Stated problem 1 → In two sentences, what does the passage on Josephus and Hanukkah argue?
Stated problem 2 → In the passage on Josephus and Hanukkah, why does the author reject the idea that Josephus kept silent about Hanukkah to distance Jewish life from the nationalistic ideology behind the revolt?
Stated problem 3 → Which Jewish festivals besides Hanukkah does the passage on Josephus and Hanukkah name?

Document passage →

● ● ● ● ● ● ●

This passage offers valuable evidence about first-century practice, but its significance should not be exaggerated. Josephus refers to Hanukkah here not because the festival was important, but because he is rather slavishly following his source in 1 Maccabees, which mentions Hanukkah immediately after describing the rededication of the Temple:
“There was very great joy among the people, and the disgrace brought by the Gentiles was removed. Judas and his brothers and all the assembly of Israel determined that every year at that season the days of dedication of the altar should be observed with joy and gladness for eight days.” (1 Macc 4:58-59 NRSV)
In his expansive paraphrase of 1 Maccabees, Josephus gives the festival a name, which has puzzled commentators; he presents the decision to celebrate it annually as the formulation of a law; he explains why it was celebrated, emphasizing the right to worship according to their own “customs”; and he notes that the festival continues to be observed in “the present.”

Josephus’s comment about celebrating the festival in his own day, however, needs to be qualified by his complete silence about Hanukkah everywhere else. He never mentions the festival in any other description of Jewish daily life from the Maccabees to the destruction of the temple in A.D. 70. With the exception of Purim, which, like Hanukkah, is only mentioned once, other Jewish festivals appear repeatedly, not only when Josephus paraphrases his biblical source but also when he discusses later Second Temple events. Thanks to C. J. Goldberg’s helpful compilation, I can tell you that Passover appears twelve times in Josephus’s narrative from 65 BCE – 70 CE; the feast of Weeks (aka. Pentecost or Shavuot) is mentioned four times between the reign of John Hyrcanus (134-104 BCE) and the Jewish revolt in 66 CE; and the festival of Sukkot (or “Booths”) is mentioned eight times between the accession of Jonathan in 152 BCE and the beginning of the revolt against Rome in 66 CE.

It will not do to attribute Josephus’s silence about Hanukkah to an apologetic attempt to distance the Jewish way of life from the sort of nationalistic ideology that prompted the Jewish revolt because (a) Josephus does not do this with other feasts (e.g., Passover in War 2.224, 280; 5.98-105); and (b) Josephus associates Hanukkah not with political independence but with the “right to worship” according to Jewish law.

I conclude that Josephus’s silence is meaningful. Only once, prompted by a source that mentions the decision to celebrate the festival of Hanukkah, does Josephus himself mention Hanukkah. This may suggest that the festival was relatively insignificant in the first century.

● ● ● ● ● ● ●

Dataset excerpts →
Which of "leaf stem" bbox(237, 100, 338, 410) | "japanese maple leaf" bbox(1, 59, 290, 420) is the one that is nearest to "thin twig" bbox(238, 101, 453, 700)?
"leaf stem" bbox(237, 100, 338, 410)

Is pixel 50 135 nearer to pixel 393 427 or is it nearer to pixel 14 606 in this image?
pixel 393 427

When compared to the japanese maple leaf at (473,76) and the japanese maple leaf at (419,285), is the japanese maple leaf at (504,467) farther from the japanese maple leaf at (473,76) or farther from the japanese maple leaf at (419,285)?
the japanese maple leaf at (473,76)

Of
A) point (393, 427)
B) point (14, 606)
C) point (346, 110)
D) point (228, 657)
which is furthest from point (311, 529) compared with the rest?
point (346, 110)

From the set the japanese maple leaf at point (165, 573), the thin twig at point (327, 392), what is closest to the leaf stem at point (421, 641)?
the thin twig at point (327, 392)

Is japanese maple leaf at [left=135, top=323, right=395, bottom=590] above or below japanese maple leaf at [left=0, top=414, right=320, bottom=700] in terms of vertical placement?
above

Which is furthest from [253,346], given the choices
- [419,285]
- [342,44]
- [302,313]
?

● ● ● ● ● ● ●

Exercise solution 1 → Josephus mentions Hanukkah only once, when he follows his source in 1 Maccabees, yet other Jewish festivals such as Passover, Weeks and Sukkot appear repeatedly in his narrative. His silence cannot be explained as an apologetic move, so it may suggest that the festival was relatively insignificant in the first century.

Exercise solution 2 → Josephus does not do this with other feasts, such as Passover. He also links Hanukkah with the right to worship according to Jewish law, not with political independence.

Exercise solution 3 →
- Purim
- Passover
- the feast of Weeks (Pentecost or Shavuot)
- Sukkot (Booths)